Founded in 1980, the nonprofit Center for Community Self-Help is dedicated to providing financing, technical support, and advocacy for people left out of the economic mainstream. Through its financing affiliate, Self-Help Credit Union (Self-Help), the organization has assisted female, rural, and minority borrowers nationwide to build wealth through ownership of homes or businesses.
When Ms. Jules went to Self-Help, she discovered that the credit union was willing to work with her, despite her past financial hardships. A few months later, she found her dream home among the houses Self-Help built in a newly rehabilitated neighborhood bordering Duke University. “I just stood there and said, ‘God, if you give me this house, I’ll find a way to do your work in it,’” she says.

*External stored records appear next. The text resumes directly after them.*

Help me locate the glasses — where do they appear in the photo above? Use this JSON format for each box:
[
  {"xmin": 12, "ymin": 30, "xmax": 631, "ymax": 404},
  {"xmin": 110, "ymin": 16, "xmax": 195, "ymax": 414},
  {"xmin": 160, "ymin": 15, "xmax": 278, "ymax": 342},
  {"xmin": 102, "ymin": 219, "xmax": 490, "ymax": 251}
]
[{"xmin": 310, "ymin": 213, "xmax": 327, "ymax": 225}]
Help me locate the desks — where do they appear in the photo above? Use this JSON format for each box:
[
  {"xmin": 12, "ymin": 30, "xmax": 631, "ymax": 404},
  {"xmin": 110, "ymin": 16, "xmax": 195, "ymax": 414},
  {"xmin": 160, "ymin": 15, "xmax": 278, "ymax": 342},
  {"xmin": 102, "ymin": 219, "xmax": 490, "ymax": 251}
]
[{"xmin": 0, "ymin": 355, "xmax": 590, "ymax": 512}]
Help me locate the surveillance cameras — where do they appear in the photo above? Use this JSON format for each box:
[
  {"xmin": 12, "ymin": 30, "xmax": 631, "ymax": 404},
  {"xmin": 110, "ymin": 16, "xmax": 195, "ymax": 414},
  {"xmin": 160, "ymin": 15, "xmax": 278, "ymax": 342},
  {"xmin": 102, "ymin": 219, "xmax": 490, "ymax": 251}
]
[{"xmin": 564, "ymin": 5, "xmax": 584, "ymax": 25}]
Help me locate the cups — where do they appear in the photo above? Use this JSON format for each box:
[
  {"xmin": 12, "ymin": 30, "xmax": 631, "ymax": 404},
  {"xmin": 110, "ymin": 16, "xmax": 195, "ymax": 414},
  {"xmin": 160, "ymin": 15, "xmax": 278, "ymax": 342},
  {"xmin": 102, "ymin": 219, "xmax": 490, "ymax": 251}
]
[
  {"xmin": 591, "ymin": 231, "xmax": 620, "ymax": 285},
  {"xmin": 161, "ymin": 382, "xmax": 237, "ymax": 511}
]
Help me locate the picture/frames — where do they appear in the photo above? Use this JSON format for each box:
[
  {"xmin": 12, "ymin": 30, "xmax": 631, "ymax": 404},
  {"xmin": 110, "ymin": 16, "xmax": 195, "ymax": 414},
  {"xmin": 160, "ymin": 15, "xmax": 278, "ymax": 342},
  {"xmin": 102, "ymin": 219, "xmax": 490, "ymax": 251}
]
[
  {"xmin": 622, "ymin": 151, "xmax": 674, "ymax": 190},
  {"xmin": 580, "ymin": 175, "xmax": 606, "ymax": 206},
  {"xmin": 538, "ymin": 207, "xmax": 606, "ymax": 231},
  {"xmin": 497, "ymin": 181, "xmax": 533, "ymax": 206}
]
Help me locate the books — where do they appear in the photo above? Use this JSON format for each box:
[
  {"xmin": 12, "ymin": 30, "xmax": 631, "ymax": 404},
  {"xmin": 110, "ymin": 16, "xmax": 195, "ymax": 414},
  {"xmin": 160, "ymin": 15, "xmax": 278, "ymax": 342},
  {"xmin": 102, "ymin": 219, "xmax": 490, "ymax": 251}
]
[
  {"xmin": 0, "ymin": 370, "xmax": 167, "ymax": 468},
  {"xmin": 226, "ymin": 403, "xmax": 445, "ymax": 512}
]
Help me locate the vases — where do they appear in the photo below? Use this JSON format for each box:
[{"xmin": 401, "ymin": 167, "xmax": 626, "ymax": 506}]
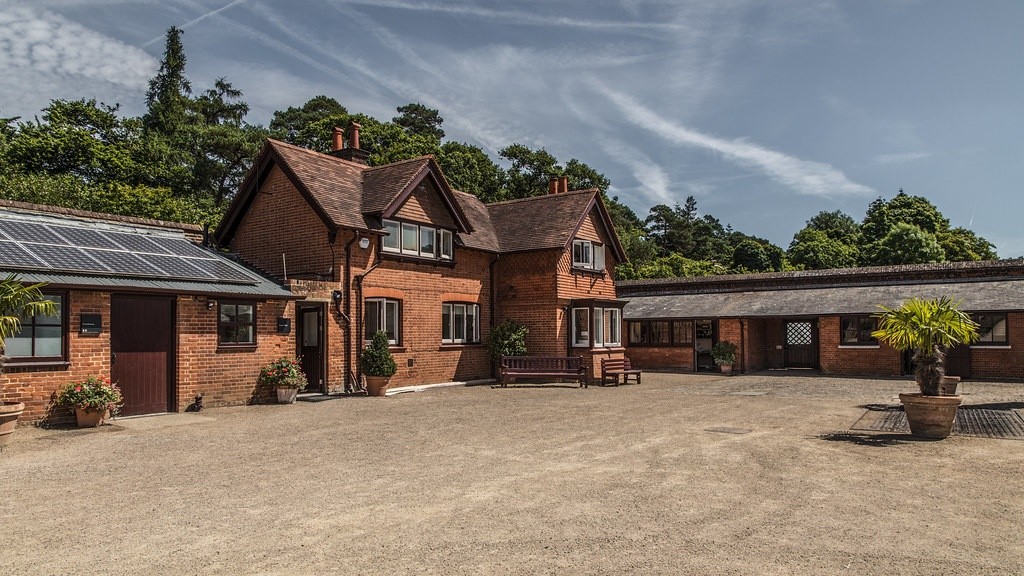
[
  {"xmin": 75, "ymin": 408, "xmax": 105, "ymax": 427},
  {"xmin": 275, "ymin": 385, "xmax": 298, "ymax": 404}
]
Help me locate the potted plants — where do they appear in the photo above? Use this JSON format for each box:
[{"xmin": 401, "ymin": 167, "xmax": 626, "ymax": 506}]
[
  {"xmin": 871, "ymin": 289, "xmax": 982, "ymax": 437},
  {"xmin": 0, "ymin": 266, "xmax": 63, "ymax": 450},
  {"xmin": 358, "ymin": 330, "xmax": 398, "ymax": 396},
  {"xmin": 481, "ymin": 317, "xmax": 530, "ymax": 383},
  {"xmin": 708, "ymin": 340, "xmax": 740, "ymax": 374}
]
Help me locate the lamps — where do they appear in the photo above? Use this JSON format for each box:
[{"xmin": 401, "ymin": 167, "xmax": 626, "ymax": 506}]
[{"xmin": 206, "ymin": 302, "xmax": 213, "ymax": 310}]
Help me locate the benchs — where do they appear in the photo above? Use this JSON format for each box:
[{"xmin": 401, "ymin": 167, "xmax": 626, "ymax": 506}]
[
  {"xmin": 601, "ymin": 356, "xmax": 642, "ymax": 387},
  {"xmin": 500, "ymin": 354, "xmax": 589, "ymax": 388}
]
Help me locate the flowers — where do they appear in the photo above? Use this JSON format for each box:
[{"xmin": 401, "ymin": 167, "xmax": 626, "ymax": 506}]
[
  {"xmin": 259, "ymin": 354, "xmax": 309, "ymax": 393},
  {"xmin": 55, "ymin": 378, "xmax": 124, "ymax": 422}
]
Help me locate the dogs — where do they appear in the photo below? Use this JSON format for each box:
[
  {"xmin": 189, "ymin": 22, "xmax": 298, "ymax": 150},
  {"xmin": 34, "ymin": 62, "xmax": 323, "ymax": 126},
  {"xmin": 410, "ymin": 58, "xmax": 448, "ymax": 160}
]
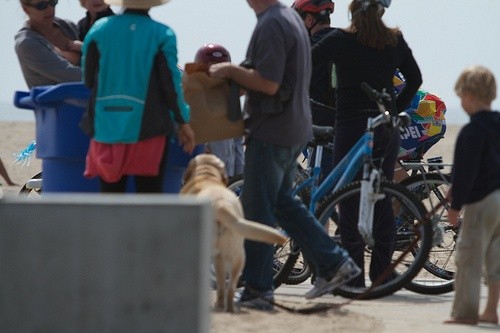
[{"xmin": 178, "ymin": 153, "xmax": 287, "ymax": 313}]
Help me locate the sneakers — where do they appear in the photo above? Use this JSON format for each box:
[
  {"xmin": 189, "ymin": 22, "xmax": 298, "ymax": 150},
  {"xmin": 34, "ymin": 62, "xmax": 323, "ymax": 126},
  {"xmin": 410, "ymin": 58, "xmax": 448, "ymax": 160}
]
[
  {"xmin": 305, "ymin": 258, "xmax": 362, "ymax": 299},
  {"xmin": 234, "ymin": 287, "xmax": 274, "ymax": 310}
]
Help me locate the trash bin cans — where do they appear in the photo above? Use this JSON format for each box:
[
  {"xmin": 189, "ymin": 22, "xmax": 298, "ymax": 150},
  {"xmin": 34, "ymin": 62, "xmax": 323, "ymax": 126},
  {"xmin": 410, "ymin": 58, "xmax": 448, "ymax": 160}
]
[{"xmin": 13, "ymin": 82, "xmax": 136, "ymax": 193}]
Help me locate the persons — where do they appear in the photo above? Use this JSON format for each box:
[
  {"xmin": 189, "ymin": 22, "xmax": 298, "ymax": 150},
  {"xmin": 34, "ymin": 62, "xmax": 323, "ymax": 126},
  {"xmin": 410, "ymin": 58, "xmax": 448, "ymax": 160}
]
[
  {"xmin": 442, "ymin": 67, "xmax": 500, "ymax": 325},
  {"xmin": 81, "ymin": 0, "xmax": 195, "ymax": 194},
  {"xmin": 14, "ymin": 0, "xmax": 447, "ymax": 247},
  {"xmin": 0, "ymin": 160, "xmax": 20, "ymax": 187},
  {"xmin": 310, "ymin": 0, "xmax": 422, "ymax": 288},
  {"xmin": 209, "ymin": 0, "xmax": 361, "ymax": 311}
]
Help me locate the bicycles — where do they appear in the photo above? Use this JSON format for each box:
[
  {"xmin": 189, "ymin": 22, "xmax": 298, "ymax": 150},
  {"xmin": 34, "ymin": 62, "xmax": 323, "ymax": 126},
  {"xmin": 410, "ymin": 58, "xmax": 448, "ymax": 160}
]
[{"xmin": 210, "ymin": 83, "xmax": 465, "ymax": 299}]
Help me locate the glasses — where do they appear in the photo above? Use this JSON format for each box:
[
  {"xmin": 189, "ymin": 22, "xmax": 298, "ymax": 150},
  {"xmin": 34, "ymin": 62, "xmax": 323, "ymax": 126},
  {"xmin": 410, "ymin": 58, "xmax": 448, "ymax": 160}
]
[{"xmin": 26, "ymin": 0, "xmax": 58, "ymax": 11}]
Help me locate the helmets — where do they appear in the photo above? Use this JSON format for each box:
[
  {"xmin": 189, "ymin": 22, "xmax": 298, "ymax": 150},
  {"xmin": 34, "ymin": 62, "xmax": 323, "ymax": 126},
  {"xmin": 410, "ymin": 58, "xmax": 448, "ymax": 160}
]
[
  {"xmin": 290, "ymin": 0, "xmax": 335, "ymax": 15},
  {"xmin": 193, "ymin": 44, "xmax": 232, "ymax": 63}
]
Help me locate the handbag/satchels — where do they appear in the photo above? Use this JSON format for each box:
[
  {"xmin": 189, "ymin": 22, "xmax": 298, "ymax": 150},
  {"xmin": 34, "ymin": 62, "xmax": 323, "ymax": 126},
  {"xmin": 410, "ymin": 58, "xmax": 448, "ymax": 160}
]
[{"xmin": 181, "ymin": 62, "xmax": 247, "ymax": 145}]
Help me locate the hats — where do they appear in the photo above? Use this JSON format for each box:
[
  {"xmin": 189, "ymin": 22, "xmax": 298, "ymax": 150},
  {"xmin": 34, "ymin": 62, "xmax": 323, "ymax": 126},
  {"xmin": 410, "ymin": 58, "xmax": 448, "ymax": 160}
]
[{"xmin": 103, "ymin": 0, "xmax": 171, "ymax": 8}]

Through a partnership with the city of Durham, Duke Energy, Duke University, and the North Carolina Housing Finance Agency, Self-Help provided a $120,000, five percent, fixed-rate, 30-year mortgage that enabled Ms. Jules and Jaden to move into that house.
And Ms. Jules has not forgotten the vow she made. Indeed, she sometimes sleeps on the floor in her new home because she offers her own bed to Duke University Hospital’s Host Homes program, which provides the families of out-of-town patients with a comfortable place to stay. “Trust me, it’s the least I can do,” Ms. Jules says. “It’s part of my bargain with God.”